(Spatial question entries)

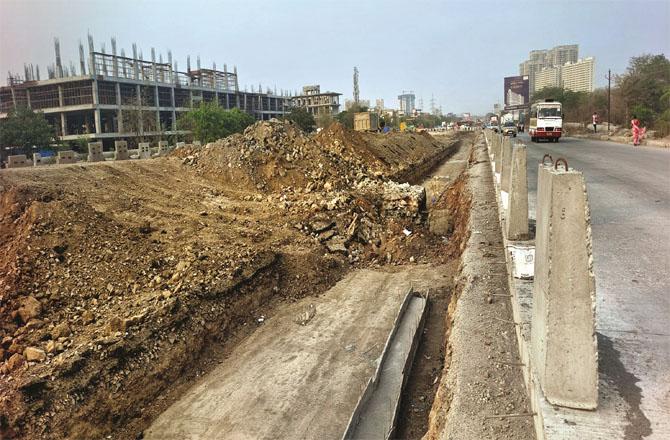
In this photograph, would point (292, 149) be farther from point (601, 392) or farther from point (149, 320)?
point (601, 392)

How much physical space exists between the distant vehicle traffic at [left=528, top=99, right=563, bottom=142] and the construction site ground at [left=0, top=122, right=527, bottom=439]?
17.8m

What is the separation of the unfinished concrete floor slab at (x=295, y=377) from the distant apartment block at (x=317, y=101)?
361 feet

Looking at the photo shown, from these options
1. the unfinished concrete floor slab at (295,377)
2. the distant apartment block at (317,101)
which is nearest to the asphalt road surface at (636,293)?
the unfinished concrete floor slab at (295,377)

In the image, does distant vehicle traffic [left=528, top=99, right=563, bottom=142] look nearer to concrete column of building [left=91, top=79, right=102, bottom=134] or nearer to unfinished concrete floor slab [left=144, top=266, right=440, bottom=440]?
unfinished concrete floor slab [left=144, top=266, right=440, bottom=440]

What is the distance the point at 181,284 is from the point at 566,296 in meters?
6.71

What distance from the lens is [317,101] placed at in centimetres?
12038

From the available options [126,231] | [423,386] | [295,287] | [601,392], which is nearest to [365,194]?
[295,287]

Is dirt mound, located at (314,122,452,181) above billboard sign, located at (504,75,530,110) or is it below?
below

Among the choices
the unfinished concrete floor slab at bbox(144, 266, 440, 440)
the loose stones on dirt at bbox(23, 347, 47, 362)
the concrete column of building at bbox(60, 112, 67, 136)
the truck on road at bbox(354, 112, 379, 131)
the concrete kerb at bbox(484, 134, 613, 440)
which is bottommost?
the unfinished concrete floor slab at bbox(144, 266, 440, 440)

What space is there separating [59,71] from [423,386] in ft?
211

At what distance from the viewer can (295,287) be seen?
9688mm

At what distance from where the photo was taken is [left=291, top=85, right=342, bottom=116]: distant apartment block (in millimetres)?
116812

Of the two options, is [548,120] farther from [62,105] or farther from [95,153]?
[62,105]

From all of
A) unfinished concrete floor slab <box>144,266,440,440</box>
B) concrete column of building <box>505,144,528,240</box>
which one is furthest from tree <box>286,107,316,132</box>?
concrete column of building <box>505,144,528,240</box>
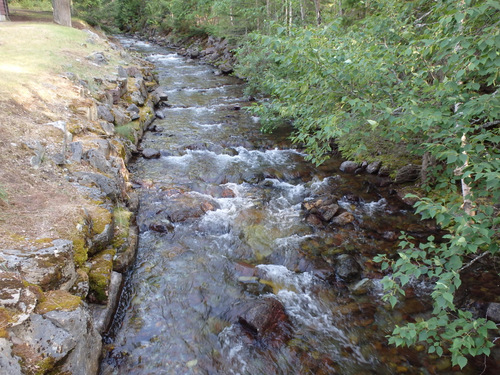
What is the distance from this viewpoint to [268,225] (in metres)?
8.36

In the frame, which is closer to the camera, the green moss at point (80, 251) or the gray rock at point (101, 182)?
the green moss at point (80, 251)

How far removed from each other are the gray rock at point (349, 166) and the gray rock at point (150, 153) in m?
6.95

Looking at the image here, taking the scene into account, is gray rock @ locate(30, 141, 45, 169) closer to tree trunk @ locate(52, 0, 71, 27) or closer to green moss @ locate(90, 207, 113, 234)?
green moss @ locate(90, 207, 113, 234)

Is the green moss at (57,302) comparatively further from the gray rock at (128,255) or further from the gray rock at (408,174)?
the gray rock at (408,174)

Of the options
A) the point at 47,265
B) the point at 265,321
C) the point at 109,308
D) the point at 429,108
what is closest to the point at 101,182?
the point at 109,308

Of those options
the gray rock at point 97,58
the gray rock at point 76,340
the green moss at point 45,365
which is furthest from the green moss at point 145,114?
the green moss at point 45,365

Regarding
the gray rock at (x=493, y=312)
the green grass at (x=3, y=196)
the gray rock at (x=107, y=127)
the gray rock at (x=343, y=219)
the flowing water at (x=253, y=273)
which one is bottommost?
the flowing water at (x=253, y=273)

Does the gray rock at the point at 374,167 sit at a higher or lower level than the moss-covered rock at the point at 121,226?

* _THE TASK_
Repeat, without any change, the entries from the line containing "How far removed" through the end of the entries, with both of those lines included.

* _SOLUTION TO THIS EXERCISE_
How far removed from each other are the gray rock at point (349, 166) and the gray rock at point (150, 153) in m?
6.95

Looking at the image here, taking the scene into account, is gray rock @ locate(30, 141, 45, 169) closer to tree trunk @ locate(52, 0, 71, 27) or closer to green moss @ locate(90, 207, 113, 234)?
green moss @ locate(90, 207, 113, 234)

Is the green moss at (57,302) comparatively further from the gray rock at (128,255) or further from the gray rock at (408,174)?
the gray rock at (408,174)

Of the options
A) the point at 47,265
B) the point at 265,321
C) the point at 109,308
D) the point at 429,108
what is closest to the point at 101,182?
the point at 109,308

Of those options
the gray rock at point 97,58
the gray rock at point 76,340
the green moss at point 45,365
which is furthest from the green moss at point 145,114?
the green moss at point 45,365

Regarding
the gray rock at (x=493, y=312)
the green grass at (x=3, y=196)
the gray rock at (x=107, y=127)
the gray rock at (x=343, y=219)
the flowing water at (x=253, y=273)
which one is bottommost?
the flowing water at (x=253, y=273)

Does the gray rock at the point at 374,167 sit at a higher or lower level than the moss-covered rock at the point at 121,226?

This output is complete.